(Objetivo declarado a) De acordo com o texto sobre 1 Coríntios 5, em que cidade Paulo estava quando escreveu a carta aos Coríntios?

(Seção do texto)
↓

1 Coríntios 5 é um dos capítulos mais duros e ao mesmo tempo necessários do Novo Testamento. Ao ler esse texto, eu percebo como Deus leva a sério a santidade da sua igreja. Mesmo sendo uma comunidade formada por pecadores salvos pela graça, existe um padrão de pureza e compromisso que não pode ser ignorado. Paulo, com a autoridade apostólica e o coração de pastor, confronta um pecado chocante que estava sendo tolerado em Corinto e nos ensina que a disciplina e o arrependimento caminham juntos.
Qual é o contexto histórico e teológico de 1 Coríntios 5?
A carta aos Coríntios foi escrita por Paulo em meados do ano 55 d.C., enquanto ele estava em Éfeso, durante sua terceira viagem missionária (Atos 19) (KEENER, 2017). Corinto era um centro comercial estratégico, mas também uma das cidades mais moralmente decadentes do Império Romano.
Craig Keener destaca que, embora o incesto fosse visto como algo abominável em praticamente todo o mundo greco-romano, havia uma grave exceção no Egito, onde certos graus de incesto eram culturalmente tolerados (KEENER, 2017, p. 558). Em Corinto, essa influência multicultural e o ambiente libertino favoreciam práticas que escandalizavam até mesmo os pagãos.

↑

(Objetivo declarado b) Reproduza sem nenhuma alteração as linhas do exercício, começando pela linha que contém "How far from the" e seguindo até a última linha, ambas incluídas.

(Materiais do exercício)

↓

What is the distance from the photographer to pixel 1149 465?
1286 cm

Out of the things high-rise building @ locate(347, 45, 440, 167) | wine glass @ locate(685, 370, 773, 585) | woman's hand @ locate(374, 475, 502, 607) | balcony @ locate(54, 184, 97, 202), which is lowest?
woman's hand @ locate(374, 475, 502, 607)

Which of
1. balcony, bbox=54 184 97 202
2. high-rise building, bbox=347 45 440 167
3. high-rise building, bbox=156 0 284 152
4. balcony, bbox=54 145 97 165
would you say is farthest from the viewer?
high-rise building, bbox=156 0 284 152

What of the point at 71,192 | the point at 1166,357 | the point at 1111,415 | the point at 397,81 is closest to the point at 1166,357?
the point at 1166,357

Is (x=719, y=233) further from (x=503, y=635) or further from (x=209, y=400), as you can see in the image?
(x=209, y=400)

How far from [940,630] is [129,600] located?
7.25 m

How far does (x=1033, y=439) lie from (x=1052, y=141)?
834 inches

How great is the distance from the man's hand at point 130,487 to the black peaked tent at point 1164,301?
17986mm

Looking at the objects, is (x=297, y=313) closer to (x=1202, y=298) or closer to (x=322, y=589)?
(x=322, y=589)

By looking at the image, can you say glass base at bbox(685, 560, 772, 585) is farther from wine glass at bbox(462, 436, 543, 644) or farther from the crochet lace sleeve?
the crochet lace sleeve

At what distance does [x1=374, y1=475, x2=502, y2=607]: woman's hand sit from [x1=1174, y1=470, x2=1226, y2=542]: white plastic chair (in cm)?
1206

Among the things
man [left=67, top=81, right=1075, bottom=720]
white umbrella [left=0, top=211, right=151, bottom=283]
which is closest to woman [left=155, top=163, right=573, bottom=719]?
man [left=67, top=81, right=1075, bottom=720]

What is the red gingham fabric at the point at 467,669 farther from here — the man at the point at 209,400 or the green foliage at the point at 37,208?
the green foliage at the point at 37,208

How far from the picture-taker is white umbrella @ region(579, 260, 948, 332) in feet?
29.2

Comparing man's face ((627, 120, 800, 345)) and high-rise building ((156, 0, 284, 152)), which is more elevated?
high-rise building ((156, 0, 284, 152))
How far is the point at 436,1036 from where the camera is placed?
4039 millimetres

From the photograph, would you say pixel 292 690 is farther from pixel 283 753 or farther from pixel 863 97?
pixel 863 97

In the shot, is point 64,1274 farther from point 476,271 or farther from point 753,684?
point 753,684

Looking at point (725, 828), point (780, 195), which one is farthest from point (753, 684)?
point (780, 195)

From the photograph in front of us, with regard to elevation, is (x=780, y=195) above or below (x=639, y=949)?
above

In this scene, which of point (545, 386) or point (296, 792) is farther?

↑

(Resultado a) Em Éfeso.

(Resultado b)
How far from the picture-taker is white umbrella @ region(579, 260, 948, 332) in feet?
29.2

Comparing man's face ((627, 120, 800, 345)) and high-rise building ((156, 0, 284, 152)), which is more elevated?
high-rise building ((156, 0, 284, 152))
How far is the point at 436,1036 from where the camera is placed?
4039 millimetres

From the photograph, would you say pixel 292 690 is farther from pixel 283 753 or farther from pixel 863 97?
pixel 863 97

In the shot, is point 64,1274 farther from point 476,271 or farther from point 753,684?
point 753,684

Looking at point (725, 828), point (780, 195), which one is farthest from point (753, 684)?
point (780, 195)

From the photograph in front of us, with regard to elevation, is (x=780, y=195) above or below (x=639, y=949)?
above

In this scene, which of point (545, 386) or point (296, 792) is farther?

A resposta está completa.